# EXERCISE REQUIREMENTS
Skip any pictures. Repeat the data exactly, from its first line through the line that holds "A: Bos taurus (domestic cow).", both included.

# INPUT MATERIAL
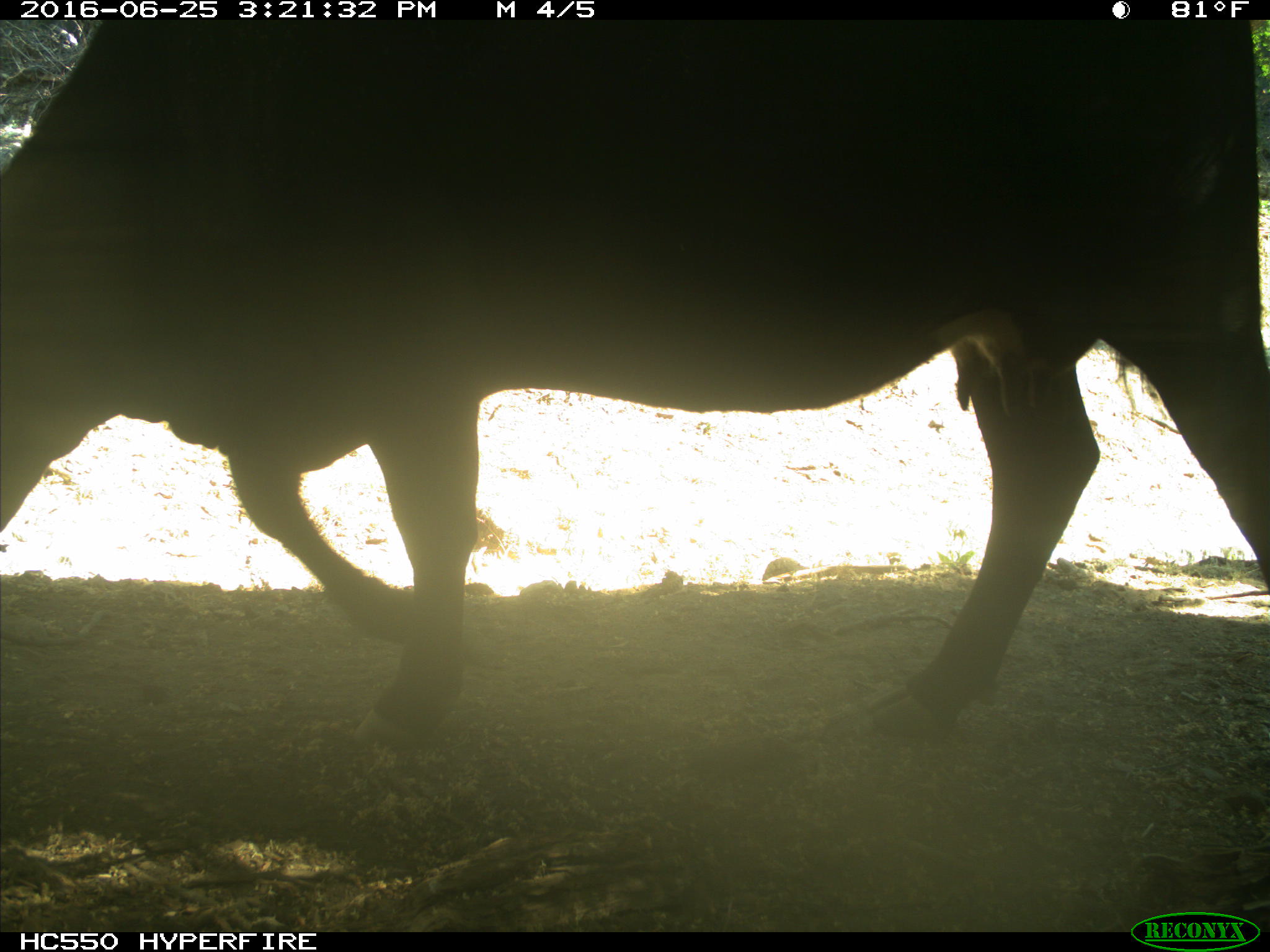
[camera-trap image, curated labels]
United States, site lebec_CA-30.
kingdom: Animalia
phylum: Chordata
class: Mammalia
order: Artiodactyla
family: Bovidae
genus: Bos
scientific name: Bos taurus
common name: domestic cow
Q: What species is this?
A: Bos taurus (domestic cow).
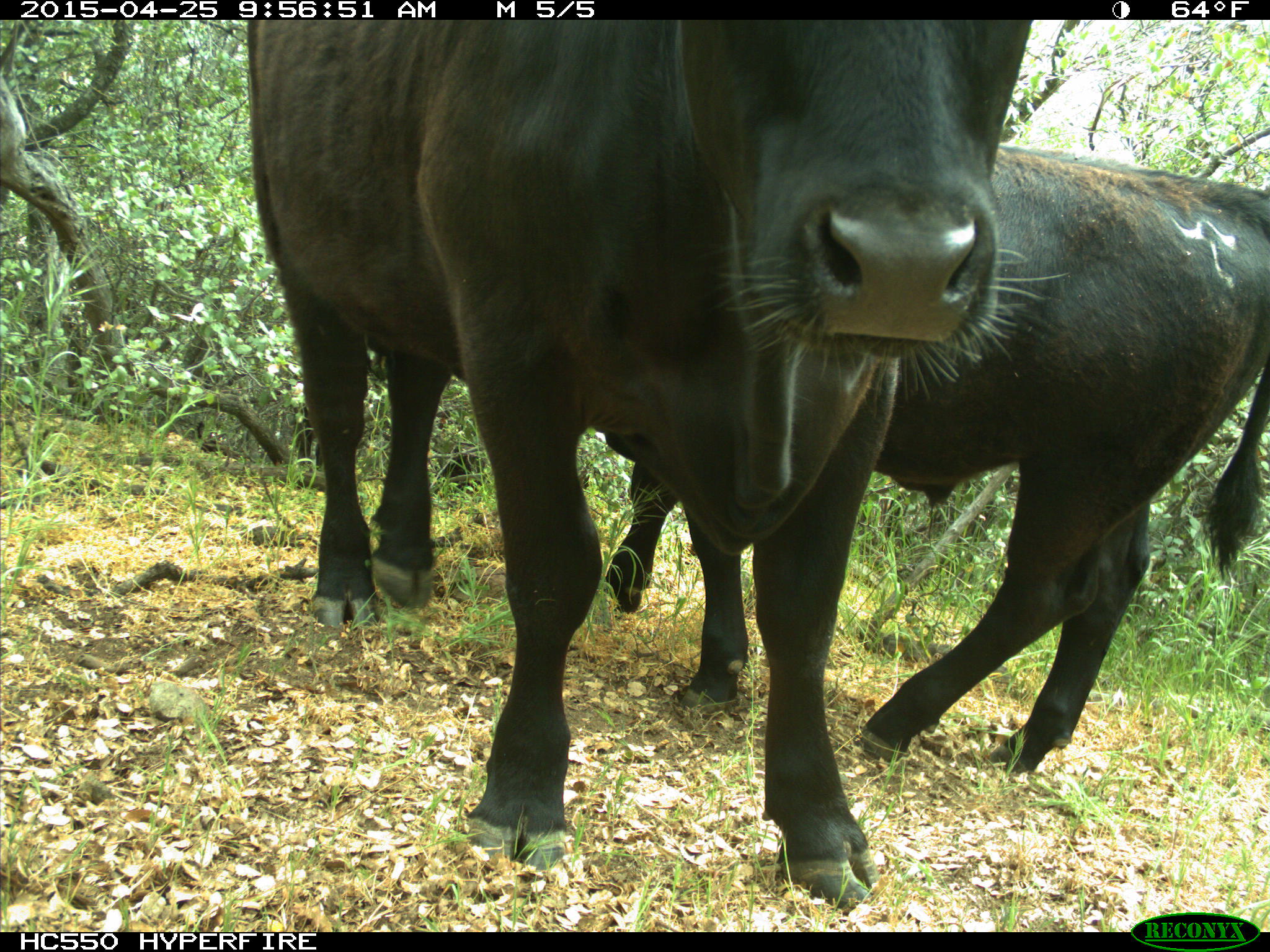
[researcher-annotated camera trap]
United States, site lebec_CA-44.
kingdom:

# RESULT BELOW
[camera-trap image, curated labels]
United States, site lebec_CA-30.
kingdom: Animalia
phylum: Chordata
class: Mammalia
order: Artiodactyla
family: Bovidae
genus: Bos
scientific name: Bos taurus
common name: domestic cow
Q: What species is this?
A: Bos taurus (domestic cow).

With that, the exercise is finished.